#### 提供された抜粋

──────────

確認事項⑥:適切な情報提供を行う事ができますか?
特定技能所属機関は、1号特定技能外国人が日本に入国した後(当該外国人が本邦に在留している者である場合は、在留資格の変更許可を受けた後)、下記に掲げる事項に関する情報の提供を実施しなければなりません。
- 日本での生活一般に関する事項
- 当該外国人が履行しなければならない又は履行すべき国又は地方公共団体の機関に対する届出その他の手続
- 相談又は苦情の申出に対応することとされている者の連絡先及びこれらの相談又は苦情の申出をすべき国又は地方公共団体の機関の連絡先
- 当該外国人が十分に理解することができる言語により医療を受けることができる医療機関に関する事項
- 防災及び防犯に関する事項並びに急病その他の緊急時における対応に必要な事項
- 出入国又は労働に関する法令の規定に違反していることを知ったときの対応方法その他当該外国人の法的保護に必要な事項
中でも、上記②の1号特定技能外国人が履行しなければならない国又は地方公共団体の機関に対する届出その他の手続(例えば、住居地に関する届出・国民健康保険・国民年金に関する手続及び年金の脱退一時金請求の手続・納税に関する手続など)については、必要に応じて、関係機関への同行その他必要な支援をすることとされています。当該外国人が日本で生活を送るうえで、困らないよう適切な情報提供をしてあげる必要があるということですね。
確認事項⑦:生活に必要な契約に関する支援を行えますか?
特定技能所属機関は、1号特定技能外国人の銀行等における預金口座開設、携帯電話の利用に関する契約その他生活に必要な契約に係る支援を行う必要があります。ちなみに「その他生活に必要な契約」とは、例えば電気・ガス・水道等ライフラインに関する契約などです。

──────────

#### データの内容
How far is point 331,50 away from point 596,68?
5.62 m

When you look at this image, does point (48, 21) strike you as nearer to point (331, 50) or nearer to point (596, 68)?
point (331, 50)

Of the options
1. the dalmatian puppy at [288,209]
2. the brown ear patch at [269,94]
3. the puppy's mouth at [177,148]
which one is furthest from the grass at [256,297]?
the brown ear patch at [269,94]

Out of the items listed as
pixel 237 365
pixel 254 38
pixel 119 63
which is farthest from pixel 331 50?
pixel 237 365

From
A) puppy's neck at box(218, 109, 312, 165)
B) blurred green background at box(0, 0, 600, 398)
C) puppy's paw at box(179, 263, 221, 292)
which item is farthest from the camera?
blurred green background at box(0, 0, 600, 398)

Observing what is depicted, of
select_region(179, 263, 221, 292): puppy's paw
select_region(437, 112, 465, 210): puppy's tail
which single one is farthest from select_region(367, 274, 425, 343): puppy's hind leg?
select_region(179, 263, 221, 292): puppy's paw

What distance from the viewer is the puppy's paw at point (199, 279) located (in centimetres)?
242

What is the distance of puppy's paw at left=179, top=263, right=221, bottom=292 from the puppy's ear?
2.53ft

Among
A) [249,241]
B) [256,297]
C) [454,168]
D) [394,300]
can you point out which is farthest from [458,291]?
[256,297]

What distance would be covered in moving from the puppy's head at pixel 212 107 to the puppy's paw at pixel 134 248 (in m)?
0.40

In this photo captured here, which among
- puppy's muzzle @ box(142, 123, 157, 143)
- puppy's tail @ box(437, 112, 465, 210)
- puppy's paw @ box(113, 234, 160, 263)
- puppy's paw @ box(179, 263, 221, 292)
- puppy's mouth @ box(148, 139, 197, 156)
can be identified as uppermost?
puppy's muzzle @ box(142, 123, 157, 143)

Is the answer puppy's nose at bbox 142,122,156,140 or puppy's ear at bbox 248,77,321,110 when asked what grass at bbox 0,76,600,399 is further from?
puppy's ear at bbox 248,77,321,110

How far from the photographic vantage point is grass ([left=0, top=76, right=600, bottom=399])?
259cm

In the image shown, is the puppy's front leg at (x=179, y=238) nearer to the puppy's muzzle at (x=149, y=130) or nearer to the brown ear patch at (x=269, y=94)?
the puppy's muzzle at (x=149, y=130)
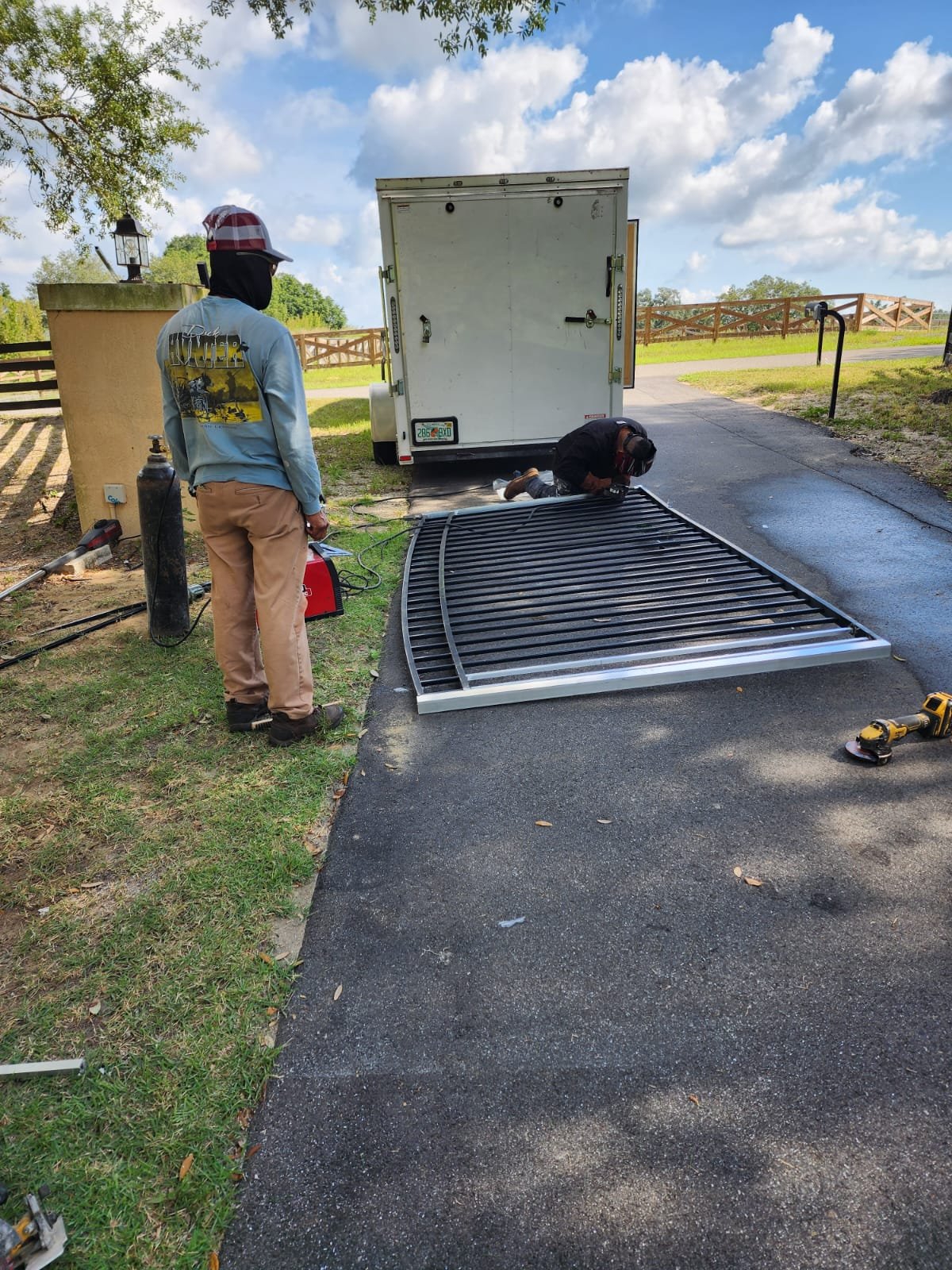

──────────

#### 課題の内容
• a. 特定技能の支援に関する抜粋のうち、「特定技能所属機関は、1号特定技能外国人が」から「必要があるということですね。」までを一字一句違えずに書き写してください。
• b. 特定技能の支援に関する抜粋では、「その他生活に必要な契約」の例として何が挙げられていますか。
• c. 特定技能の支援に関する抜粋によると、1号特定技能外国人に適切な情報提供を行う必要があるのはなぜですか。1～3文で説明してください。

#### 解答
• a.
特定技能所属機関は、1号特定技能外国人が日本に入国した後(当該外国人が本邦に在留している者である場合は、在留資格の変更許可を受けた後)、下記に掲げる事項に関する情報の提供を実施しなければなりません。
- 日本での生活一般に関する事項
- 当該外国人が履行しなければならない又は履行すべき国又は地方公共団体の機関に対する届出その他の手続
- 相談又は苦情の申出に対応することとされている者の連絡先及びこれらの相談又は苦情の申出をすべき国又は地方公共団体の機関の連絡先
- 当該外国人が十分に理解することができる言語により医療を受けることができる医療機関に関する事項
- 防災及び防犯に関する事項並びに急病その他の緊急時における対応に必要な事項
- 出入国又は労働に関する法令の規定に違反していることを知ったときの対応方法その他当該外国人の法的保護に必要な事項
中でも、上記②の1号特定技能外国人が履行しなければならない国又は地方公共団体の機関に対する届出その他の手続(例えば、住居地に関する届出・国民健康保険・国民年金に関する手続及び年金の脱退一時金請求の手続・納税に関する手続など)については、必要に応じて、関係機関への同行その他必要な支援をすることとされています。当該外国人が日本で生活を送るうえで、困らないよう適切な情報提供をしてあげる必要があるということですね。

• b. 電気・ガス・水道等ライフラインに関する契約などです。

• c. 当該外国人が日本で生活を送るうえで困らないようにするためです。